The Ministry of Industry and Trade said it recently received a diplomatic note from the Eurasian Economic Commission saying that while the quota for jerseys, pullovers, cardigans, and waistcoats was 1,520 tonnes a year, exporters had shipped over 1,640 tonnes. Exports of knitted women’s suits also exceeded the quota of 382.7 tonnes, with 414.9 tonnes being shipped.
The agreement incorporates safeguard measures against exceeding quotas, and accordingly Vietnamese textile-garment exporters will not be entitled to preferential tariffs for a period of six to nine months and instead will have to pay Most Favored Nation import duties.
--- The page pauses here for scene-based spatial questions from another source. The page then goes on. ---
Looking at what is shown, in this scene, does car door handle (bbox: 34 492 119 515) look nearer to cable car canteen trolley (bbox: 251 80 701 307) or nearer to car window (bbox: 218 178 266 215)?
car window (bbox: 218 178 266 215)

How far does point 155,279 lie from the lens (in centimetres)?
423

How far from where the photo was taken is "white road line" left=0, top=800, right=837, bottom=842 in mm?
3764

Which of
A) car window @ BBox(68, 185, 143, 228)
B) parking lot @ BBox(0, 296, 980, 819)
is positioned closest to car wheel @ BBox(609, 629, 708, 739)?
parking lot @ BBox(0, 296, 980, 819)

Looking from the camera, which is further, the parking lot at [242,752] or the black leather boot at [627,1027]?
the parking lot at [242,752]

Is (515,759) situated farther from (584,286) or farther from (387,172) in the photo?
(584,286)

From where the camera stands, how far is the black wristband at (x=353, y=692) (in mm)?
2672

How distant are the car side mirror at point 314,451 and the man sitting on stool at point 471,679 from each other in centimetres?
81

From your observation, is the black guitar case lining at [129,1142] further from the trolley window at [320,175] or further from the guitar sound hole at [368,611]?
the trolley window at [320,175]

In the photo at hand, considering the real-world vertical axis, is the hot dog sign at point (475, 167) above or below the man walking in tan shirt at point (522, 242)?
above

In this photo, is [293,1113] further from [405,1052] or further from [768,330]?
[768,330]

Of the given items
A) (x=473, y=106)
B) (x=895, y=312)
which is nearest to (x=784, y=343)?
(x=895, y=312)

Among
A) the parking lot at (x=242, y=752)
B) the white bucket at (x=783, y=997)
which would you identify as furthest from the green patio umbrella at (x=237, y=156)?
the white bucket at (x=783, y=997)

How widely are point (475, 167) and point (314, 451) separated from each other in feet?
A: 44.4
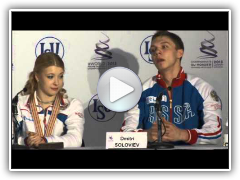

But Pham Xuan Hong, chairman of Ho Chi Minh City Textile and Garment Association, told local media that members had not received any warnings from their partners in the EAEU market.
Nguyen Ly Truong An, deputy CEO of logistics firm SeaAir Global, said there are textile companies with factories in Vietnam who import products from China and pass them off as made in Vietnam, thus causing export volumes to surge.
“If strong measures are not taken to deal with the origin fraud, Vietnam’s textile and garment industry will be severely affected.”
The Trade Remedies Authority of Vietnam announced a list of 13 other products also likely to face trade origin fraud or illegal transshipment investigations, including plywood made from hardwood, foam cushions and wooden cabinets exported to the U.S., and car tire exports to the U.S. and the EU.